The position is one of the most physically and mentally taxing in all of sports. Assuming the role of on-field general, they are constantly relaying signs, plays and pitches.
In his long career behind the dish, new Eugene Emeralds manager Steve Lerud watched and learned and is using his experience to get each of his players where they ultimately want to be — Major League Baseball.
“You learn a lot from a guy like Juan Pierre or like Chase Utley (both World Series champions and former teammates of Lerud) and watching them go about their business,” Lerud said. “You try to relay some of that to these guys in this clubhouse right now. That’s the kind of player we want all of them to be, because that means the Chicago Cubs are going to be really good.”
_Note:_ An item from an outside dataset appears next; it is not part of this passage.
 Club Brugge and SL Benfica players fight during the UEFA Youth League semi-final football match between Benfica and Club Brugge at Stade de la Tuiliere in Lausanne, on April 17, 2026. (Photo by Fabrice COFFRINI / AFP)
It’s not often you see a player hang up his cleats and go right into the coaching ranks, but that’s what Lerud did. Playing 13 years in professional baseball and parts of two seasons in the MLB created a lot of good and bad memories, but one triumphed over the rest.
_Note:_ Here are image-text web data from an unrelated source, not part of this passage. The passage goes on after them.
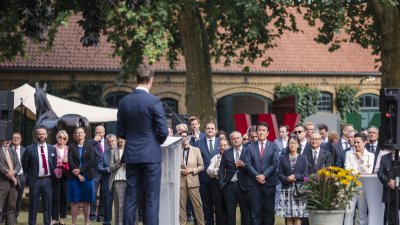 Ministerpräsident Hendrik Wüst empfängt Konsularisches Korps beim Sommerempfang in Warendorf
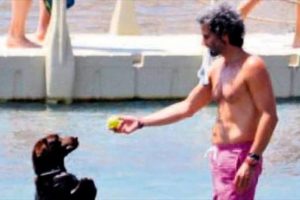 K&ouml;peğiyle denize girdi...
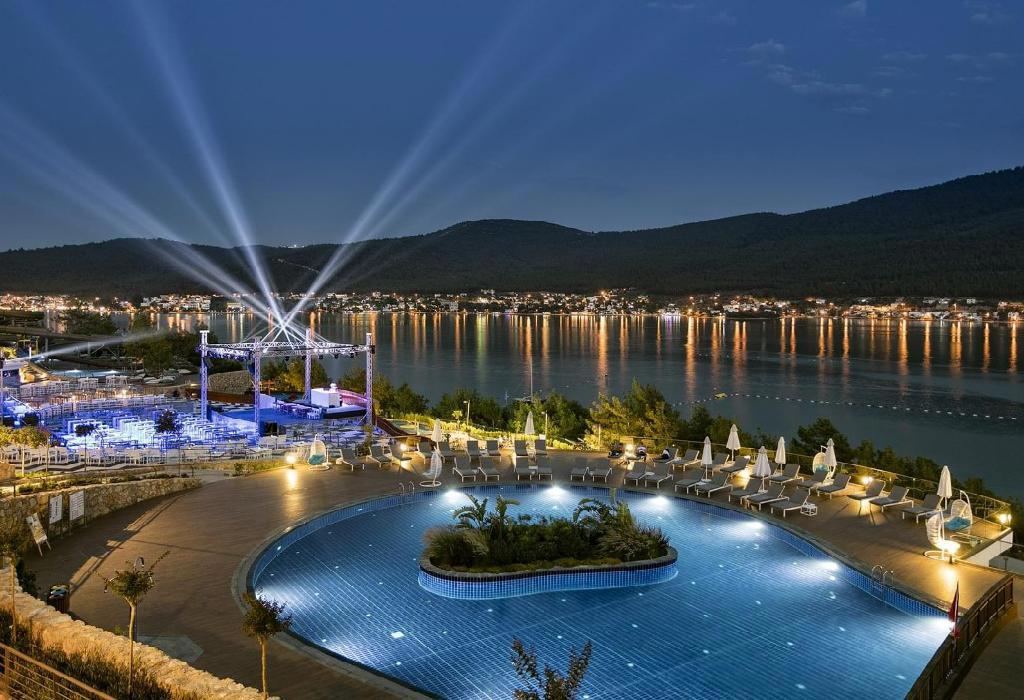 Titanic Luxury Collection Bodrum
“I think working as long as I did to finally get the opportunity to get up to the big leagues — that was pretty cool,” Lerud said.
Lerud was drafted in 2003 by the Pittsburgh Pirates in the third round out of Galena High School in Nevada. Nine years later, he made his major league debut on Aug. 30, 2012 with the Philadelphia Phillies.
“I think the best moment was getting that first hit in the big leagues,” Lerud said. “My mom was there and to be able to do that in front of her was pretty cool.”
Lerud is in his first year as the manager of the Chicago Cubs’ short season team, but he still remembers the struggles of playing professional baseball, noting the toll that offensive droughts have on teams.
“I think the biggest thing is not being that far removed from it and understanding how hard it is,” Lerud said. “I’ve been there and I know the feelings … I know that these guys are working hard everyday.”
But the coach is not just a baseball player. When he was 14, he became a second-degree black belt in taekwondo and said he “competed in that at a pretty high level for a really long time.”
“That was actually my first love,” Lerud said. “I wanted to do martial arts. I was hoping to fight in the Olympics at one point, but I realized they didn’t get scholarships for that.”
Luckily for the Ems, Lerud chose baseball and is continuously trying to make his team better, especially his old position. Lerud puts his catchers to work, helping them learn all the different pitchers while also helping their technique.
“I have only been here a few days, but I am already getting some early work in to become a more solid defender,” catcher Brennon Kaleiwahea said.
With the constant changing of rosters that minor league baseball brings, Lerud is working on building relationships between players as they get their first true introduction to professional ball.
“It’s a big jump for these guys,” Lerud said. “They’ve never played in front of fans. I think they are starting to get used to it. … I think the biggest thing is trying to develop a relationship with the guys you have to work with everyday.”